What is being asked: In the listing below, the answer starts at the line that has "práctica Pacientes que" and stops after the line that has "DTI光ファミリー+DTI SIMデータ"; please repeat that part exactly and nothing more.

☆ ☆ ☆ ☆ ☆ ☆ ☆

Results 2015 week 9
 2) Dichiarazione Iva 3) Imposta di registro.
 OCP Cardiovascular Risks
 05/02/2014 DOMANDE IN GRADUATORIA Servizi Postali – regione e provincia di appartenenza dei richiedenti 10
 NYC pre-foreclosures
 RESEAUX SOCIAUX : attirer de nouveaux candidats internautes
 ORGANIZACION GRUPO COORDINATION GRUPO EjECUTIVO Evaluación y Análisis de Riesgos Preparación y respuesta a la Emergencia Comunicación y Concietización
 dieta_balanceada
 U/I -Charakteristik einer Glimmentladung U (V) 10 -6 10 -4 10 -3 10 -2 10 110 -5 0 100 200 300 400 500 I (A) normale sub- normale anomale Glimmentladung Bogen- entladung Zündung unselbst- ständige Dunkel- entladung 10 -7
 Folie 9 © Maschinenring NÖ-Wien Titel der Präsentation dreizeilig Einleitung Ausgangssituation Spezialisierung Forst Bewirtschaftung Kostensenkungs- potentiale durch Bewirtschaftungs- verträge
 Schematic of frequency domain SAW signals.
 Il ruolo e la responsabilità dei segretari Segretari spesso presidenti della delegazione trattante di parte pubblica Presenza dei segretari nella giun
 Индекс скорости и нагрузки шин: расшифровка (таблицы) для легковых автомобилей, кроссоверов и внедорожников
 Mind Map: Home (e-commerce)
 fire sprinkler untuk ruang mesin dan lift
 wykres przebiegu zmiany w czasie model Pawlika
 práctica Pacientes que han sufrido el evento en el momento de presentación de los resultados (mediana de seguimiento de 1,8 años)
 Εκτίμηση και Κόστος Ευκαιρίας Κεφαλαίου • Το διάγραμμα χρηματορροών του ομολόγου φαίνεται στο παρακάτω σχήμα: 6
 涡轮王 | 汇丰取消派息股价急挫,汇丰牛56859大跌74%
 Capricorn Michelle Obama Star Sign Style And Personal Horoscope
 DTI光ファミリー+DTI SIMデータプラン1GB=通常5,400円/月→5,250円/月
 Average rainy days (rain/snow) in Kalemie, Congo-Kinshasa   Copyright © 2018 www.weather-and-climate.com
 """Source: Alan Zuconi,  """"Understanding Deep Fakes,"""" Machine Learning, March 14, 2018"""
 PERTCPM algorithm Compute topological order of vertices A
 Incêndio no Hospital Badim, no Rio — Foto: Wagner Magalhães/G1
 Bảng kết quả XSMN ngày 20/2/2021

☆ ☆ ☆ ☆ ☆ ☆ ☆

Written solution:
 práctica Pacientes que han sufrido el evento en el momento de presentación de los resultados (mediana de seguimiento de 1,8 años)
 Εκτίμηση και Κόστος Ευκαιρίας Κεφαλαίου • Το διάγραμμα χρηματορροών του ομολόγου φαίνεται στο παρακάτω σχήμα: 6
 涡轮王 | 汇丰取消派息股价急挫,汇丰牛56859大跌74%
 Capricorn Michelle Obama Star Sign Style And Personal Horoscope
 DTI光ファミリー+DTI SIMデータプラン1GB=通常5,400円/月→5,250円/月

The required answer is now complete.